“perché la verità è che raramente una risposta può migliorare le cose”.
In una fredda giornata d’inverno un gruppo di porcospini si rifugia in una grotta, si stringono l’un l’altro, per proteggersi dal freddo ma, ben presto, sentono il dolore provocato dalle loro spine che li costringe ad allontanarsi. Quando poi il bisogno di riscaldarsi li porta di nuovo ad avvicinarsi si pungono di nuovo. Ripetono più volte questi tentativi, avanti e indietro, vicini e lontani, tra due mali, finché non trovano quella moderata distanza reciproca che rappresenta la migliore posizione, quella giusta distanza che consente loro di scaldarsi e nello stesso tempo di non farsi del male reciprocamente.

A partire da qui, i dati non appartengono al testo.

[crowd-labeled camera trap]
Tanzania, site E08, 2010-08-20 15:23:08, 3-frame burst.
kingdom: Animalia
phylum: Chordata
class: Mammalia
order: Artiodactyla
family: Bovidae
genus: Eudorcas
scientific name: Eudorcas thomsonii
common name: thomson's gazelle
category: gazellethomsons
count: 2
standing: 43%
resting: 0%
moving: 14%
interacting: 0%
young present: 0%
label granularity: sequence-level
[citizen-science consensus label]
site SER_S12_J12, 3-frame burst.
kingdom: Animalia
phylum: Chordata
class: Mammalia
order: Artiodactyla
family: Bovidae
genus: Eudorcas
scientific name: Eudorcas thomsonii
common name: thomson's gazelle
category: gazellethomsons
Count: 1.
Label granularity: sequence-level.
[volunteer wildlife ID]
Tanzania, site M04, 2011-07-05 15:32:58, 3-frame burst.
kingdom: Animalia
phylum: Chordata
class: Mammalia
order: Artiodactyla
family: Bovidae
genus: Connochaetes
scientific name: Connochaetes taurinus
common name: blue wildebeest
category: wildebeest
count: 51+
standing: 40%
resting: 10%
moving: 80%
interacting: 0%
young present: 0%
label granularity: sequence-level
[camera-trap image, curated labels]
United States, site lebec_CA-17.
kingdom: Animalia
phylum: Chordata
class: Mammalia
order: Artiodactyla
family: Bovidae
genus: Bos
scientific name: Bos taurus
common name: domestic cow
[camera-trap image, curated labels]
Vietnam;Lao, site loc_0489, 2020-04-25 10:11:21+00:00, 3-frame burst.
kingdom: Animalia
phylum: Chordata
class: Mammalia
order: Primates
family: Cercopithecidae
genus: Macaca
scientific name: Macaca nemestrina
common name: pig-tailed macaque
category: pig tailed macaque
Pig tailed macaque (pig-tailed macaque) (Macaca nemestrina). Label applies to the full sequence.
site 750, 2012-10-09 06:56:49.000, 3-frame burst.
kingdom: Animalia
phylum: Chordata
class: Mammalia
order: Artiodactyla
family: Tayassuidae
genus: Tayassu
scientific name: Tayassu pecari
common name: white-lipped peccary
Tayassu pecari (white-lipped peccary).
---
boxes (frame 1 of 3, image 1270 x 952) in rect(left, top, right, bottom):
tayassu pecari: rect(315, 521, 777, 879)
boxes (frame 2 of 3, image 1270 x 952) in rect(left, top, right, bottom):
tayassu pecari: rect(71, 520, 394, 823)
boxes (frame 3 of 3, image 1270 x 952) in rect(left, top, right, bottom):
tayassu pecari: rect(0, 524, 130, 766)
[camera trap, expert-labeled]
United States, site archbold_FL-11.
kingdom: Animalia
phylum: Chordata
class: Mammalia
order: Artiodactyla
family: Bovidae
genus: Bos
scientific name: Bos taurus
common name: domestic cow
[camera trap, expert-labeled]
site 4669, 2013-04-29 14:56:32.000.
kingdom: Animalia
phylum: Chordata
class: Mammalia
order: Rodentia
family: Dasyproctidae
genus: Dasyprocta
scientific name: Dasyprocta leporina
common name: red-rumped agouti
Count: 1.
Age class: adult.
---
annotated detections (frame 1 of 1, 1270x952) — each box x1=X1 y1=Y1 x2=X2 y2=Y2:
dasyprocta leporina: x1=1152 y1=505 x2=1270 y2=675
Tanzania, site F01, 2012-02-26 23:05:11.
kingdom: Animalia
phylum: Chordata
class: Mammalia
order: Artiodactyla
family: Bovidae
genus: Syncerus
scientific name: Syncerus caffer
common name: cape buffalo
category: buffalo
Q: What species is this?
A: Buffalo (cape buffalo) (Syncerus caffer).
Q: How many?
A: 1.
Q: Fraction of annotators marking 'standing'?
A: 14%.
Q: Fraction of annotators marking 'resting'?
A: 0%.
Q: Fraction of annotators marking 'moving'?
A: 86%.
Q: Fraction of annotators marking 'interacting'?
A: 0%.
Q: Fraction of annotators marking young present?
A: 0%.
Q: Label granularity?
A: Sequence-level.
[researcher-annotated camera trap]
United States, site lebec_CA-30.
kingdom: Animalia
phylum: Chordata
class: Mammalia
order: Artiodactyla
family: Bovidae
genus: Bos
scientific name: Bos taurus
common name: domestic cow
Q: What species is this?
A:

Ecco l’empatia, quella giusta distanza che permette di starsi vicino senza farsi male, la vicinanza che permette di sostenersi reciprocamente ma che lascia lo spazio necessario a ciascuno per crescere. Non esiste pianta che cresce se troppo vicino ad un altra: la quercia e il cipresso non crescono l’una all’ombra dell’altro, scriveva un vecchio filosofo, ma perché la pianta cresca sono necessarie le cure, che colmano, in modo impercettibile, le distanze.
La cura, dal latino coera è ciò che scalda il cuore, è quell’azione che passa attraverso le mani, fatta di sguardi attenti e non giudicanti, orecchie tese che ascoltano e non solo odono.